Come gather ’round people
Wherever you roam
And admit that the waters
Around you have grown
And accept it that soon
You’ll be drenched to the bone
If your time to you
Is worth savin’
Then you better start swimmin’
Or you’ll sink like a stone
For the times they are a-changin’.

Come writers and critics
Who prophesize with your pen
And keep your eyes wide
The chance won’t come again
And don’t speak too soon
For the wheel’s still in spin
And there’s no tellin’ who
That it’s namin’
For the loser now
Will be later to win
For the times they are a-changin’.

Come senators, congressmen ([EDITOR’S NOTE] and mayors, supervisors and councilors and GOBs)
Please heed the call
Don’t stand in the doorway
Don’t block up the hall
For he that gets hurt
Will be he who has stalled
There’s a battle outside
And it is ragin’
It’ll soon shake your windows
And rattle your walls
For the times they are a-changin’.

Come mothers and fathers
Throughout the land
And don’t criticize
What you can’t understand
Your sons and your daughters
Are beyond your command
Your old road is
Rapidly agin’
Please get out of the new one
If you can’t lend your hand
For the times they are a-changin’.

The line it is drawn
The curse it is cast
The slow one now
Will later be fast
As the present now
Will later be past
The order is
Rapidly fadin’
And the first one now
Will later be last
For the times they are a-changin’.

SOURCE: Thank you, Bob Dylan!
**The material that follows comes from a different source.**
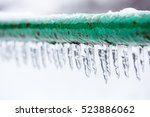frozen icy down pipe  icicles   Shutterstock . vector #523886062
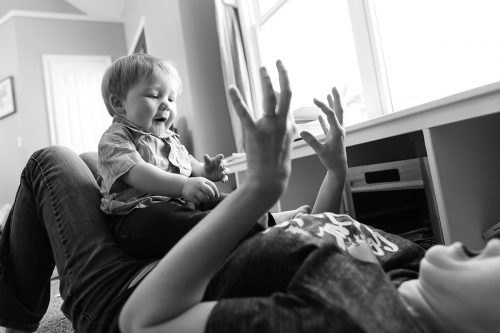 Kansas City husband wife documentary photographers funny laughing picture of boy playing with mom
The Times They Are a-Changin’ is singer-songwriter Bob Dylan’s third studio, released in January 1964 by Columbia Records. [Editor’s NOTE: Maureen Dowd, a New York times columnist, wrote a column a few days ago entitled, “Dylan’s trip to China a sad sellout.” In the column, she points out that Dylan deleted this song from his repertoire because his hosts (the government) objected to the message. She says, “The idea that the raspy troubadour of ’60s freedom anthems would go to a dictatorship and not sing those anthems is a whole new kind of sellout – even worse than Beyonce, Maria and Usher collecting millions to croon to Moammar Gadhafi’s family, or Elton John raking in a fortune to serenade gaybashers at Rush Limbaugh’s fourth wedding.” Dictators fear truth – situational ethics for money is almost as bad as being a despot, we think. Shame on you, Bob Dylan.]

One comment

  1. Emerson said, “Every hero becomes a bore at last,” and so it is with Bob Dylan, the high priest of the 60s. Reading some of the quotes in Maureen Dowd’s article, I began to wonder if he was ever sincere about anything at all. Did he believe any of those great, idealistic lyrics he wrote? I guess not. As long as he was selling albums, he would say what he had to say to get where he wanted to go. Just another shallow, insincere celebrity.